Author: Zach Kangas
Date: 2/19/2023
Class: Graph Machine Learning
Professor: Dr. Urbain
https://www.kaggle.com/datasets/hernan4444/anime-recommendation-database-2020
For the longest time, matrix factorization was the go-to way to deal with huge recommender-type datasets. These matrix facorizations would essentially embed a large, extremely sparse matrix, perhaps containing hundreds of millions of entries, into a smaller dense matrix. The purpose of this experiment is to dive into the possiblity of using a node and edge type representation to turn a matrix problem into a graph problem. This is not a unique concept, but applied to the specific dataset, it seems to be one avenue that has not been explored yet.
Turning this dataset into a graph problem will allow more complex understandings and models with the benefit of improved prediction and training speeds, along with improved prediction performance. Part of this improvement in models is the use of embedded information within the various animes.
The matrix factorization model achieved a mean squared error score of 0.0173 after two epochs. The graph model achieved a mean squared error of 0.2752 on the validation set.
Recommender type systems are becoming extremely common in the modern era. From Twitter's endlessly scrolling front page to Google's AdSense, these are all systems that rely on prior information to recommend the user new and novel ideas, posts, and products. While the efficacy, transparency, and ethics of these systems is being highly debated as of now, it is stating a fact saying that these systems are becoming more and more common.
In this experiment, an anime recommendations database is analyzed. This is a relatively harmless example of a recommender system, given the only harm is long hours of binged anime, should it ever be implemented into a production system. This dataset contains about seventeen thousand Anime and the ratings coming from about 300,000 users. This amounts to about 57 million pairs of user to an anime rating.
The nature of the dataset provides a significant problem for any computerized understanding of it. Given we can create an adjacency matrix using the dataset, we could hope to create a nearly five billion large entry table with dimensions 300,000 users by 17,000 animes. This adjacency matrix would take up over twenty gigabytes of memory at any given time, unless stored in a sparse format, and would be about 99% sparse, meaning 99% of the values would be null or similar representation.

== Dataset records ==
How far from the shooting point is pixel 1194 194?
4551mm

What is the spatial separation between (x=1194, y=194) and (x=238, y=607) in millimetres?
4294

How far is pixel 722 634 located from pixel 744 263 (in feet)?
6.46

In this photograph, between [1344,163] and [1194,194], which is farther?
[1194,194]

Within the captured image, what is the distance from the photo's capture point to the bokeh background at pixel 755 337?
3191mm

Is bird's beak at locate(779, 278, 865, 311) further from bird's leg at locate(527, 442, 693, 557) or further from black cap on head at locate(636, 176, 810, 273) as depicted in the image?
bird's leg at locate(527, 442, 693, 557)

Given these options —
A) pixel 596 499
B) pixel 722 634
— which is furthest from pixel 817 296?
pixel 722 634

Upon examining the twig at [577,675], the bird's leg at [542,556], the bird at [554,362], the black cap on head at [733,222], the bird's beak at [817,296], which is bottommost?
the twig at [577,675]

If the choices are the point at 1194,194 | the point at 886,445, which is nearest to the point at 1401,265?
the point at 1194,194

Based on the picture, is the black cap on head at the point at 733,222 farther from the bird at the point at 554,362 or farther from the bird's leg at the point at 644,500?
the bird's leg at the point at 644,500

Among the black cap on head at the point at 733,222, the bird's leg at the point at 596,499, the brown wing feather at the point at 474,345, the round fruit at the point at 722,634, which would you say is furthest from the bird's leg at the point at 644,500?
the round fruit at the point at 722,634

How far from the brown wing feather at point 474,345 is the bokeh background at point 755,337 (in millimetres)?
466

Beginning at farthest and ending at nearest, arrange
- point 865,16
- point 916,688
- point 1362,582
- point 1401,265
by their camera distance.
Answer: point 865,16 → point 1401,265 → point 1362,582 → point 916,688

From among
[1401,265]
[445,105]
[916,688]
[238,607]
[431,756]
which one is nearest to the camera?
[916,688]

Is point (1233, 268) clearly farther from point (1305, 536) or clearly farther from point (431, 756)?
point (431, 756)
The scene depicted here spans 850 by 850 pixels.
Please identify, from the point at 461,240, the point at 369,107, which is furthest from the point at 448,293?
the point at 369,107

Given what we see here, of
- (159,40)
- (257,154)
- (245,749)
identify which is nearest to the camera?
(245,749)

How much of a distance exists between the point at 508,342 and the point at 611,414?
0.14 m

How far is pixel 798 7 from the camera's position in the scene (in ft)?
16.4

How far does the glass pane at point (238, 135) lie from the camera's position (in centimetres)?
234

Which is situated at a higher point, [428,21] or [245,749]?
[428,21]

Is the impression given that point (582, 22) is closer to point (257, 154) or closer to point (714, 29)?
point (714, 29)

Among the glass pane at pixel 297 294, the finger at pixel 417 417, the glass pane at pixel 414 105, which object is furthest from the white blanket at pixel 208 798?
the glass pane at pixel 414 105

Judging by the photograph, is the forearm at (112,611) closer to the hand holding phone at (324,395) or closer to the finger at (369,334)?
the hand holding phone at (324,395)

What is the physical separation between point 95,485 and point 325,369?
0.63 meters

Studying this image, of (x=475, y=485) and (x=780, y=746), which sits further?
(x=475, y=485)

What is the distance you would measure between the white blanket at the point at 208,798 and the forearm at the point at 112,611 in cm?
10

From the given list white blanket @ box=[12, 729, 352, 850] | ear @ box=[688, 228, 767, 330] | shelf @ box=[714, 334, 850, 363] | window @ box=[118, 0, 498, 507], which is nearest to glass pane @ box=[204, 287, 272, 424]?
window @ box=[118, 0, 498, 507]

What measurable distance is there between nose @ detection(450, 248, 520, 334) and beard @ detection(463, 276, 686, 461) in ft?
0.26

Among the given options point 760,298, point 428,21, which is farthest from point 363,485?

== Set of tasks ==
A – Answer these questions using the text on anime recommendations.
(i) What mean squared error did the matrix factorization model reach after two epochs?
(ii) About how many users supplied the ratings in the dataset?
(iii) About what share of the adjacency matrix's values would be null or a similar representation?
B – Resume the text on anime recommendations after its last sentence and keep writing it in the same voice.
The data play no role in this exercise.

== Written answers ==
A –
(i) 0.0173
(ii) About 300,000
(iii) About 99%

B –
Obvious to many is that this is not particularly feasible to do. While theoretically a AWS instance could be spun up with a GPU and 32+ GB of ram, there are better ways to solve this problem then by brute force.
The first of which is embedding the larger dataset space into a smaller one. Using matrix factorization, a large, extremely sparse represented matrix can be fit into a space of perhaps 32x32. This space contains most if not all the information from the original space, but then allows models to more efficiently perform predictions of a 32x32 space rather than a 17,000x300,000 space. A very similar if not identical concept is often used with natural language processing models, which want to embed the space of the vocabulary, often which is hundreds of thousands or millions words large, into a smaller, more manageable space.
This method of embedding this specific dataset has been done before multiple times. Kaggle has many linked notebooks which do this very thing.
The second way to mitigate this problem is by creating a graph representation of the dataset. There can be two types of nodes with one edge type. The first type of node would be animes, which could contain various information such as name, genre, or other information. The other node would be users, which would contain no information. Each user would hold edges to various anime that were weighted with a label.
The graph representation is what this experiment is attempting to create, then run a basic model off the information contained in the graph space.
As noted above, the dataset is an anime recommendations dataset scraped from MyAnimeList in 2020. This method has a few ramifications. Firstly, because it was scraped as well as being a public dataset, all users are anonymized. Users are instead represented with a serial integer instead of username or the MyAnimeList user id. Furthermore, MyAnimeList, even of a few years ago, had well over 5-10 million users, yet this dataset has 300,000 users represented. This is due to the method the original creator scraped the usernames. The usernames were obtained by using BeautifulSoup, a popular scraping addon for python, which would iterate over every single club MAL (MyAnimeList) had and pull all the usernames from any club with over 30 members. This means that users not very active on the platform, who would only update their scores as a method of keeping track of what they watched and when, are not properly represented in this dataset.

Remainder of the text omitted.